[DOCS] EQL: Add doc for common troubleshooting errors #343
Description
In order to execute an EQL query, the syntax must be valid. The following are common errors you may see.
Error:
Found 1 problem line -1:-1: Unknown index [*,-*]
Explanation:
Elasticsearch is unable to resolve any of the provided index patterns to concrete indexes. Because EQL requires fields
to function, this is an error for an EQL query.
Note: Related issue: elastic/elasticsearch#63529
Error:
verification_exception: Found 1 problem line 1:1: Cannot use field [event.category] due to ambiguities being mapped as [2] incompatible types: [text] in [index-1], [keyword] in [index-2, index-3]`
Explanation:
There is a mapping conflict between the index patterns provided to the query.
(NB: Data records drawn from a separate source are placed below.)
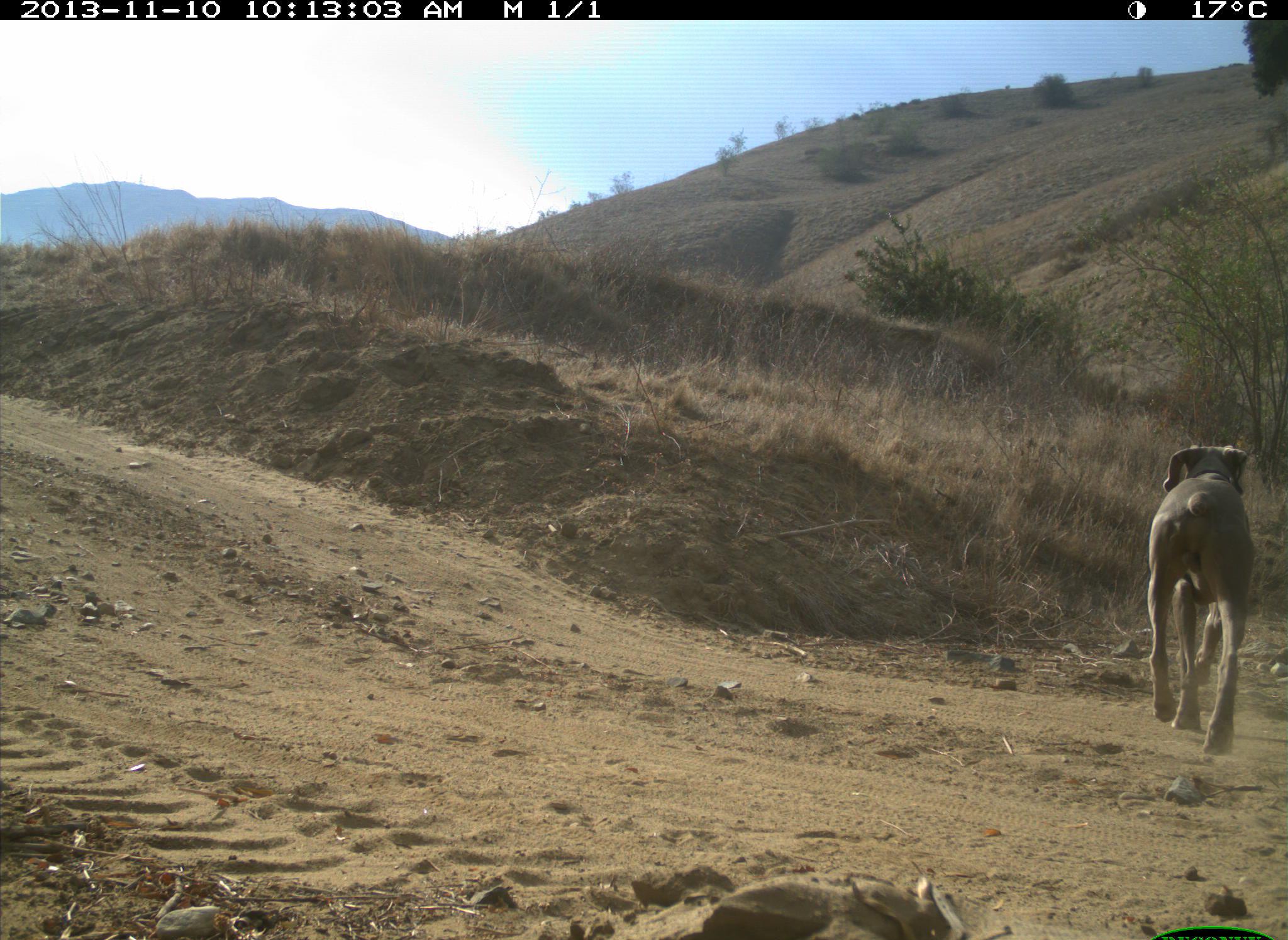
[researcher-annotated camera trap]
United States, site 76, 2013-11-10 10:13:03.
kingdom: Animalia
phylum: Chordata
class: Mammalia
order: Carnivora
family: Canidae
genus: Canis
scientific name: Canis familiaris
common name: domestic dog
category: dog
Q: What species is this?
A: Dog (domestic dog) (Canis familiaris).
In this particular example, event.category is incorrectly mapped as a text field in index-1, and corrrectly mapped as a keyword field elsewhere. Because EQL requires event.category
to function, this is an error for an EQL query. Note: one may also see a similar error for conflicts on the @timestamp field, or on any overridden field.
Error:
Found 1 problem line -1:-1: Unknown column [@timestamp]
Explanation:
The indexes provided are missing a field required by EQL. In this example, the default time field, @timestamp, is not found, and no override was provided.